[[ Records shown open ]]

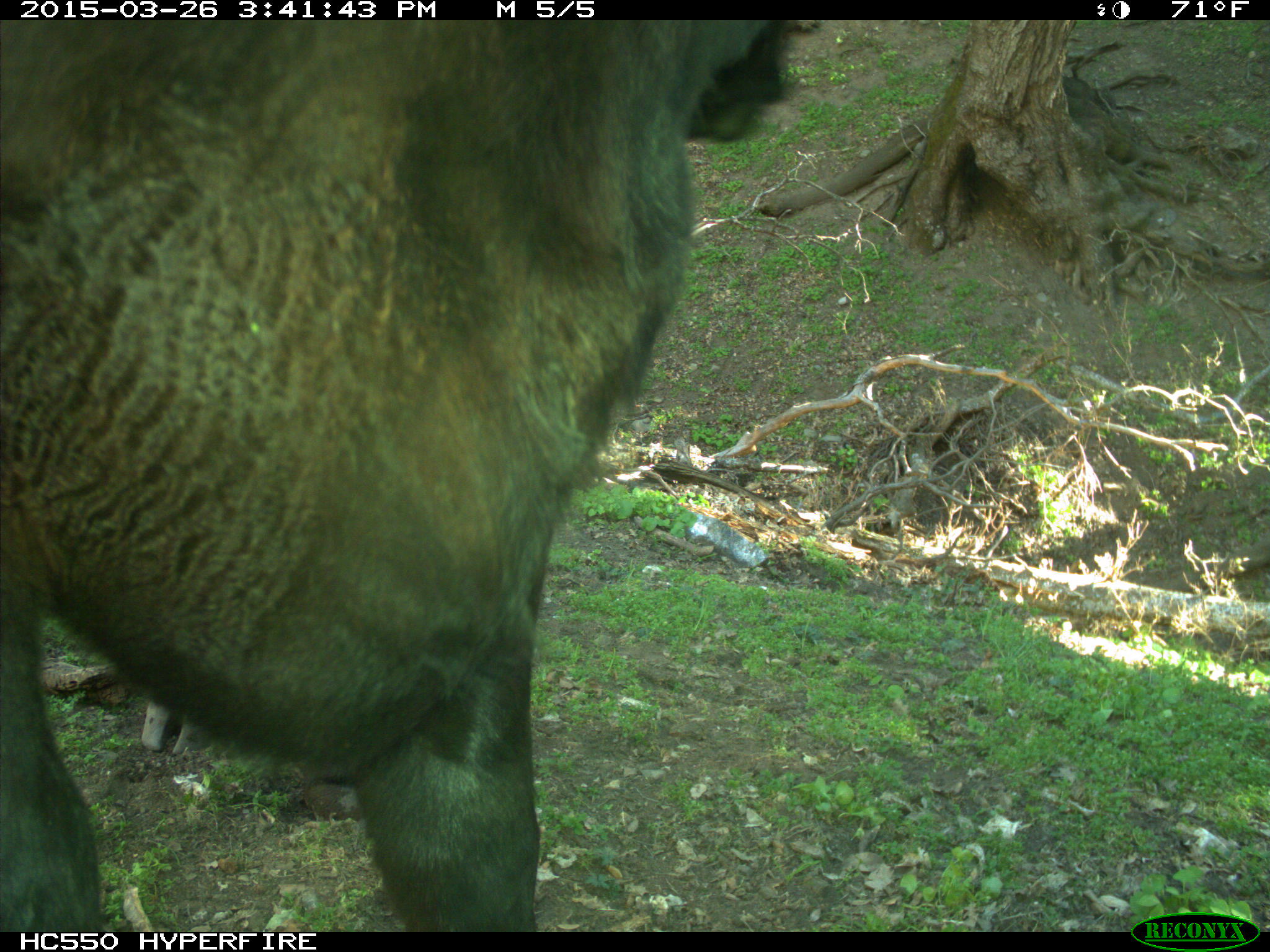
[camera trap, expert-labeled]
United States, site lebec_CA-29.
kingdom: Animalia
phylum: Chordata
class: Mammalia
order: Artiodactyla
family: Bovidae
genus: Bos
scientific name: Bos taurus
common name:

[[ Records shown closed ]]

• Problem to solve: Please return every line from the one that contains "phylum: Chordata" through the end of the entries, exactly, leaving out all others.

• Answer for the task:
phylum: Chordata
class: Mammalia
order: Artiodactyla
family: Bovidae
genus: Bos
scientific name: Bos taurus
common name:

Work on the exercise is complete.